Oggi, 25 Settembre, sarebbe stato il compleanno della “Dama Grazia”, moglie del presidentissimo Angelo Massimino, e affettuosamente la “Nonna” di tutti i tifosi del Catania. Ci ha lasciato oltre sette mesi fa, dopo una vita intensa nella quale ha trovato posto anche nella storia del club dell’Elefante. Un posto speciale, in primissima fila, con il coraggio e la baldanza del più fiero fra i comandanti. Ha preso le redini del Catania, Lei, indossando il mantello rossazzurro nonostante avesse il cuore a lutto per la fresca perdita del compagno di una vita. La storia è nota, ma va sempre ricordata. È il 4 marzo 1996, data canaglia e infausta, che strappa alla vita il Cavaliere. Un colpo atroce, ben assestato, che sembra esser fatale ad un Elefante al primo anno di C2 (dopo due anni trascorsi ingiustamente fra i dilettanti) che non ha ancora compiuto cinquant’anni.
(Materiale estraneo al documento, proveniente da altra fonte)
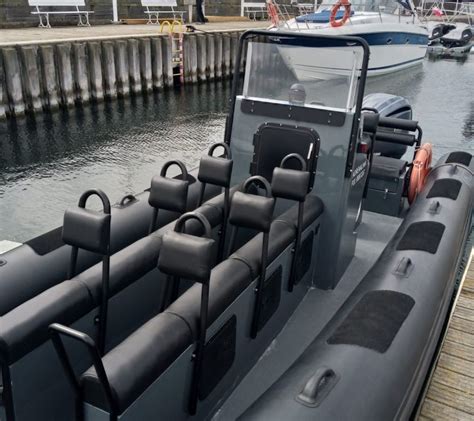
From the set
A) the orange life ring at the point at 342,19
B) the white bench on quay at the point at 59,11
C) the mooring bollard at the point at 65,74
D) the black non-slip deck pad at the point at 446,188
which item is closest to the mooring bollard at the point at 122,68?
the mooring bollard at the point at 65,74

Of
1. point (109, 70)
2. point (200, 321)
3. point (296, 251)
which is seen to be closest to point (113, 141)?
point (109, 70)

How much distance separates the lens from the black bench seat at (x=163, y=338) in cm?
174

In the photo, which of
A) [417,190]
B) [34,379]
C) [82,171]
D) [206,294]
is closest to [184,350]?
[206,294]

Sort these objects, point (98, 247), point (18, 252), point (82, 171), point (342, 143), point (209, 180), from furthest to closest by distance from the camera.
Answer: point (82, 171), point (342, 143), point (209, 180), point (18, 252), point (98, 247)

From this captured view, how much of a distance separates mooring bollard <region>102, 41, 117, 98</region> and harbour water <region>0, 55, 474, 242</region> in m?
0.35

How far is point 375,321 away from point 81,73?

Il Catania in C2 senza più la guida di Angelo Massimino appare spacciato. Talvolta l’apparenza inganna. Di brutto. Quella Donna dai modi di fare eleganti e gentili, da Dama appunto, raccoglie la spada lasciata a terra dal marito. Si circonda di validi “scudieri” in una tavola rotonda che abbraccia un po’ tutta la Famiglia Massimino, fra nipoti e generi. La spada è raccolta, inizia l’ardua battaglia per completare la guerra iniziata dal marito all’indomani del 31 luglio del 1993: riportare il Catania in Serie C1.

L’impresa non è proprio così facile. Il campionato 1995-96 non si conclude con il terzo salto di categoria consecutivo, ma con ottavo posto a pochi passi dalla zona play-off. La zona spareggi, quando ancora per conquistarla bisognava piazzarsi fra le prime cinque, è conquistata la stagione seguente. Il doppio confronto con la Turris sorride ai corallini, condannando il Catania al terzo anno di fila in C2. L’anno dopo si riprova ancora, ma arriva il peggior risultato del quadriennio nell’allora quarta serie del calcio professionistico: anonimo decimo posto con 43 punti, a dieci lunghezze dalla zona play-off.

La C2 sembra impossibile da scalare, la C1 sembra impossibile da raggiungere. Ma Grazia Codiglione non demorde ed affida il suo Catania a uomini veri: Bifera in porta; Cicchetti, Didio, Monaco e Furlanetto in difesa; Brutto, Marziano, Tarantino e Di Julio in mediana; Passiatore e Lugnan in avanti; Pierino Cucchi in panchina. Gli uomini veri si vedono nel momento decisivo: il 25 aprile 1999 Roberto Manca manda alle spalle del messinese Manitta il biglietto di ritorno in C1. Grazia ed i suoi “scudieri” hanno compiuto la missione: riportare il Catania nella categoria che era stata sottratta al marito, diventando simbolo di una battaglia legale al Palazzo.
Passeranno gli anni, ma noi ricorderemo questa storia. Sempre. La storia di “Dama Grazia” che si bardò col mantello rossazzurro, raccolse la spada del Cavaliere e salì in groppa all’Elefante, riportandolo da dove era stato ingiustamente scacciato. Grazie "Nonna Grazia" sei e sarai sempre con noi. Nei nostri cuori.